## [Exercise description]
Reproduce the lines below exactly, starting at the line that contains "this 450×320 image." and ending at the line that contains "burnt roof section [130, 68, 370, 119]", including both of those lines and nothing else.

## [Records provided]

=====

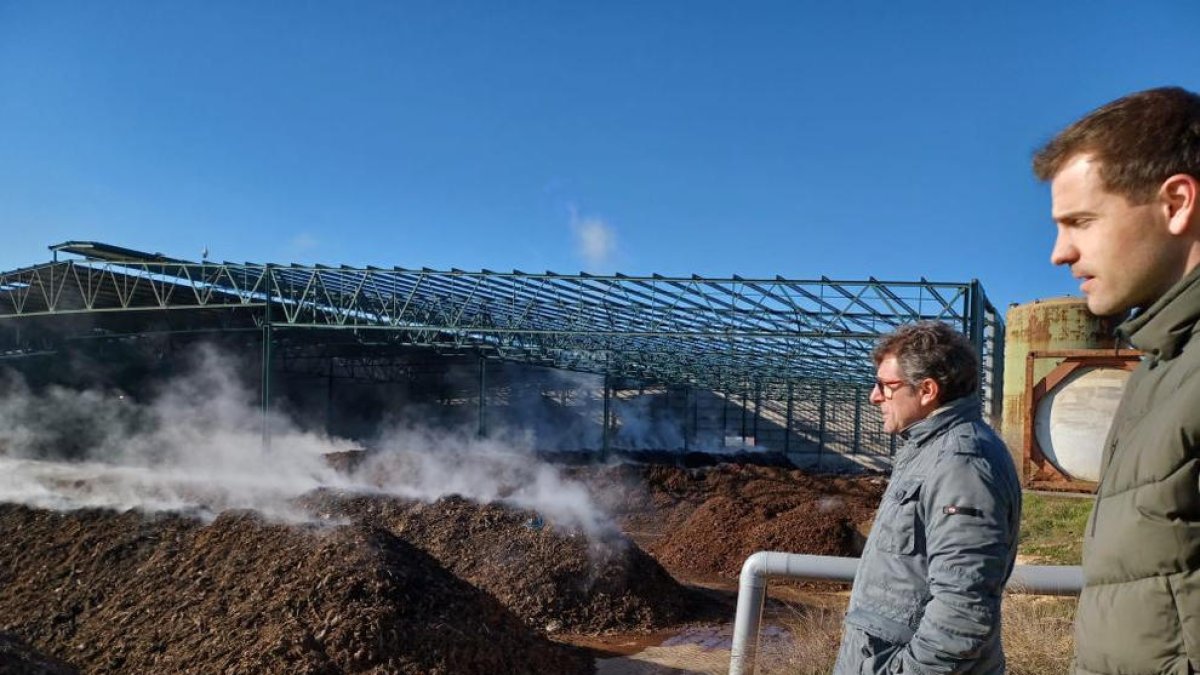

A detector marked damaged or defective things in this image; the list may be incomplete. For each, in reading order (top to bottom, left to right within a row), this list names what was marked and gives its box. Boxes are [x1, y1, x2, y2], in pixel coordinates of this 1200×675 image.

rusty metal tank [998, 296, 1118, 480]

=====

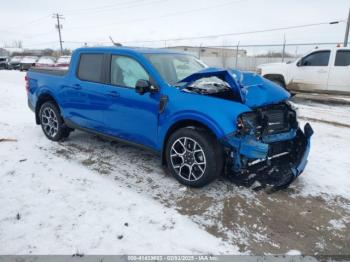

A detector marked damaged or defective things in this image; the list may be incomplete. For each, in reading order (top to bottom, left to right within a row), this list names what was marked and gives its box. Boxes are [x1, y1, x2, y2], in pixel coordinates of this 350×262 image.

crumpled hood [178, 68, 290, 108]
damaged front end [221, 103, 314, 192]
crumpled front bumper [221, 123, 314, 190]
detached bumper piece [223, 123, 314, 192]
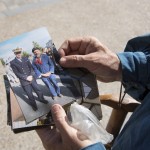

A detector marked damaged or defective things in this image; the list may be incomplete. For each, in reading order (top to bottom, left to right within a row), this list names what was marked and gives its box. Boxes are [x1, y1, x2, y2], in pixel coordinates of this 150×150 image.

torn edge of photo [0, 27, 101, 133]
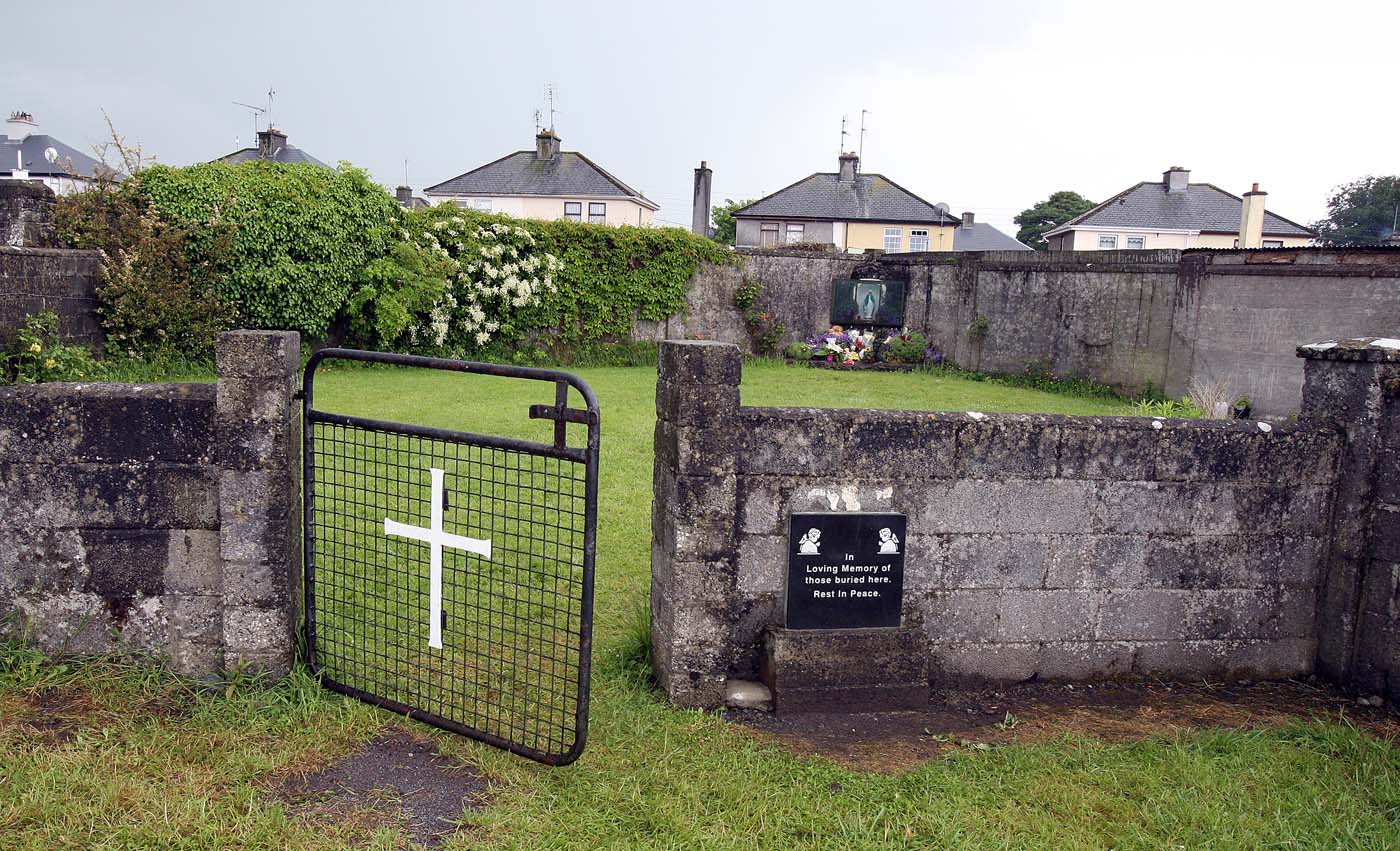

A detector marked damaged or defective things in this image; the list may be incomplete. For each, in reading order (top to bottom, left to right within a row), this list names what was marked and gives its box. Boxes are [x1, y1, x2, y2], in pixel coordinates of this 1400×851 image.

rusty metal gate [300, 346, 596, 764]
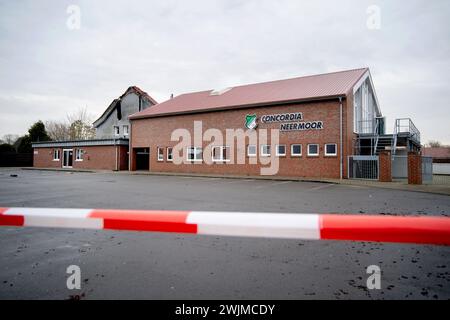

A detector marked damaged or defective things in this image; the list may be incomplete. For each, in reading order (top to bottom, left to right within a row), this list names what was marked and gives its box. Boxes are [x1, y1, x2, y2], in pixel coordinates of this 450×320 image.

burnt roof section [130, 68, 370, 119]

=====

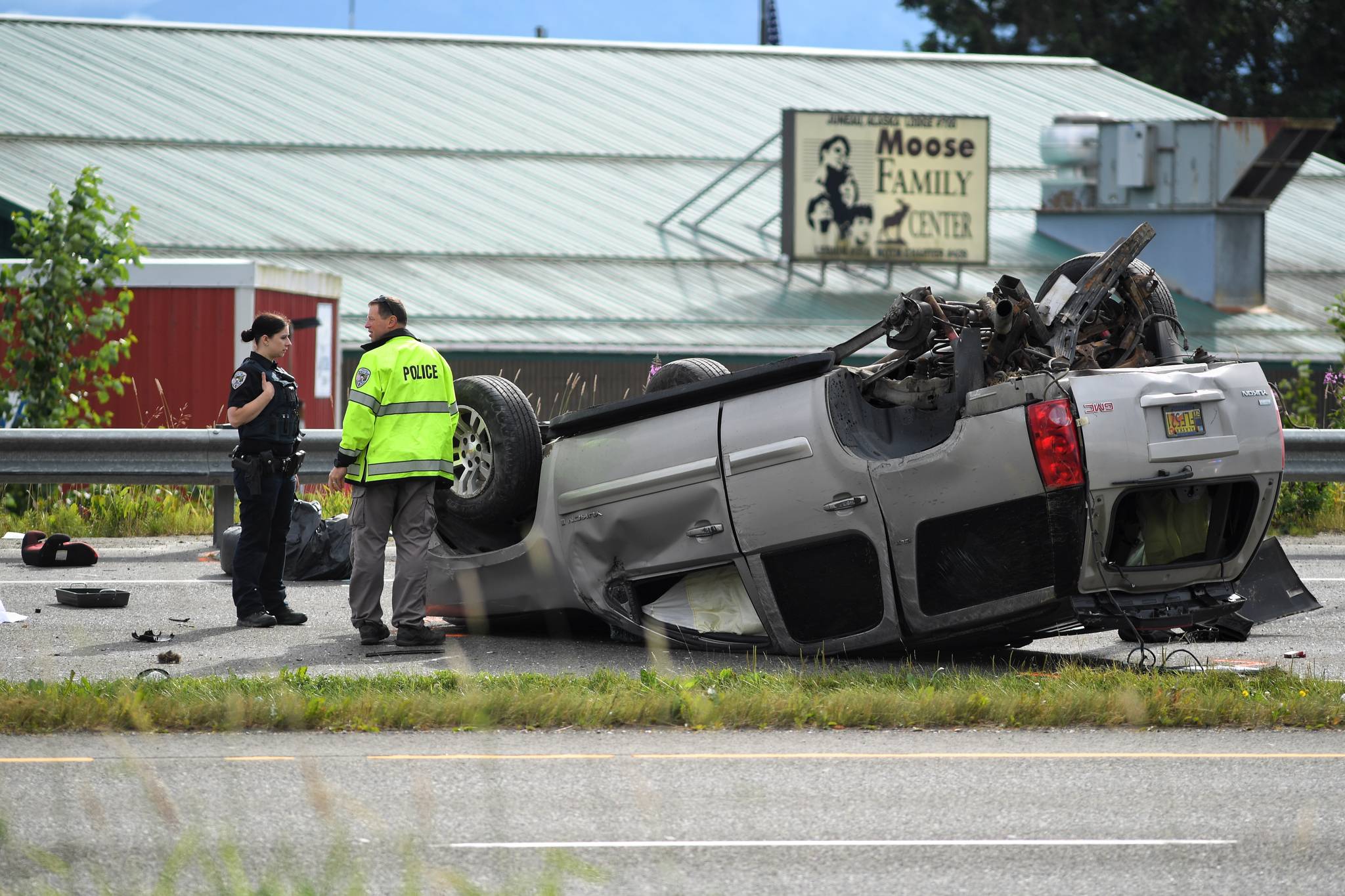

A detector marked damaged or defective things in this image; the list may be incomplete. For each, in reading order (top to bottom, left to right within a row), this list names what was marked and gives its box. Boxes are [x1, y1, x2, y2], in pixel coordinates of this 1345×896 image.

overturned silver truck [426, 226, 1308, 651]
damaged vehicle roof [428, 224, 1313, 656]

=====

## [Written answer]
A detector marked damaged or defective things in this image; the list may be incomplete. For each, in reading order (top to bottom, left to right within a row), this list names what was marked and gives its box. Boxes are [x1, y1, x2, y2], in pixel coordinates of this 450×320 image.

burnt roof section [130, 68, 370, 119]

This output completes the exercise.